_Given entries_:
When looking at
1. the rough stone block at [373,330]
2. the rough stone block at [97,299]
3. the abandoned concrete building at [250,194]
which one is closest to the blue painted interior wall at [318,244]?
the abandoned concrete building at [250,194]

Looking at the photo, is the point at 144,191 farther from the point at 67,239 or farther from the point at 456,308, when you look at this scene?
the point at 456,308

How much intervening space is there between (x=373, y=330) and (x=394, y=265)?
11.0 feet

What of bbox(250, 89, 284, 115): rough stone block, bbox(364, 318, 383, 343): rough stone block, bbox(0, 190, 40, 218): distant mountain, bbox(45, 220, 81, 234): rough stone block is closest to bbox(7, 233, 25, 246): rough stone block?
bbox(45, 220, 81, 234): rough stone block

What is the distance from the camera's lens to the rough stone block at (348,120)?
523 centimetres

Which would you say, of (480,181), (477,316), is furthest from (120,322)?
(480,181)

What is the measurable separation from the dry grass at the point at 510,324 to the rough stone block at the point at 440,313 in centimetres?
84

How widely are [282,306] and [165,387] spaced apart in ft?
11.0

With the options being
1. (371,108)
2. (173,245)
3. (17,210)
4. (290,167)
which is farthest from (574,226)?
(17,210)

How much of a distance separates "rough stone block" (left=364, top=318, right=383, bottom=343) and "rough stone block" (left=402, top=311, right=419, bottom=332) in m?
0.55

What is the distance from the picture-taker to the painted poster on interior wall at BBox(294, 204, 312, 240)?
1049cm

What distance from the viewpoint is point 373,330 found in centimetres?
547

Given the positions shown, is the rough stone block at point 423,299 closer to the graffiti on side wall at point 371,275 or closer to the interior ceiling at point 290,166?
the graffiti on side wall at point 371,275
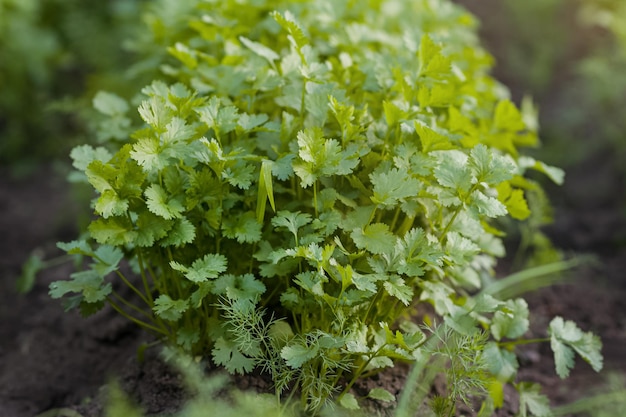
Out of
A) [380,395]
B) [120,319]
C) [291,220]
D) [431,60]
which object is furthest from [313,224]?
[120,319]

_Required work_:
Convert the lines above into a Markdown table with two columns, Row and Line, where each line gets its own numbered row and blank lines are skipped. Leave the pictures out of the table.

_Answer in full_:
| Row | Line |
|---|---|
| 1 | When looking at |
| 2 | 1. the rough stone block at [373,330] |
| 3 | 2. the rough stone block at [97,299] |
| 4 | 3. the abandoned concrete building at [250,194] |
| 5 | which one is closest to the blue painted interior wall at [318,244]? |
| 6 | the abandoned concrete building at [250,194] |
| 7 | Looking at the photo, is the point at 144,191 farther from the point at 67,239 or farther from the point at 456,308, when you look at this scene? |
| 8 | the point at 456,308 |
| 9 | How much intervening space is there between (x=373, y=330) and (x=394, y=265)? |
| 10 | 11.0 feet |
| 11 | What of bbox(250, 89, 284, 115): rough stone block, bbox(364, 318, 383, 343): rough stone block, bbox(0, 190, 40, 218): distant mountain, bbox(45, 220, 81, 234): rough stone block is closest to bbox(7, 233, 25, 246): rough stone block? |
| 12 | bbox(45, 220, 81, 234): rough stone block |
| 13 | What is the distance from the camera's lens to the rough stone block at (348,120)? |
| 14 | 523 centimetres |
| 15 | Which would you say, of (480,181), (477,316), is furthest from (120,322)? |
| 16 | (480,181) |
| 17 | What is the measurable separation from the dry grass at the point at 510,324 to the rough stone block at the point at 440,313 in centimetres? |
| 18 | 84 |
| 19 | How widely are [282,306] and [165,387] spaced apart in ft? |
| 20 | 11.0 |
| 21 | With the options being |
| 22 | 1. (371,108) |
| 23 | 2. (173,245) |
| 24 | 3. (17,210) |
| 25 | 4. (290,167) |
| 26 | which is farthest from (574,226)? |
| 27 | (17,210) |
| 28 | How much of a distance separates "rough stone block" (left=364, top=318, right=383, bottom=343) and "rough stone block" (left=402, top=311, right=419, bottom=332) in m? |
| 29 | 0.55 |
| 30 | What is the distance from the picture-taker to the painted poster on interior wall at BBox(294, 204, 312, 240)? |
| 31 | 1049cm |
| 32 | What distance from the viewpoint is point 373,330 found in centimetres? |
| 33 | 547 |
| 34 | Given the positions shown, is the rough stone block at point 423,299 closer to the graffiti on side wall at point 371,275 or closer to the interior ceiling at point 290,166? |
| 35 | the graffiti on side wall at point 371,275 |
| 36 | Out of |
| 37 | A) [380,395] |
| 38 | B) [120,319] |
| 39 | C) [291,220] |
| 40 | D) [431,60] |
| 41 | which object is furthest from [313,224]? |
| 42 | [120,319] |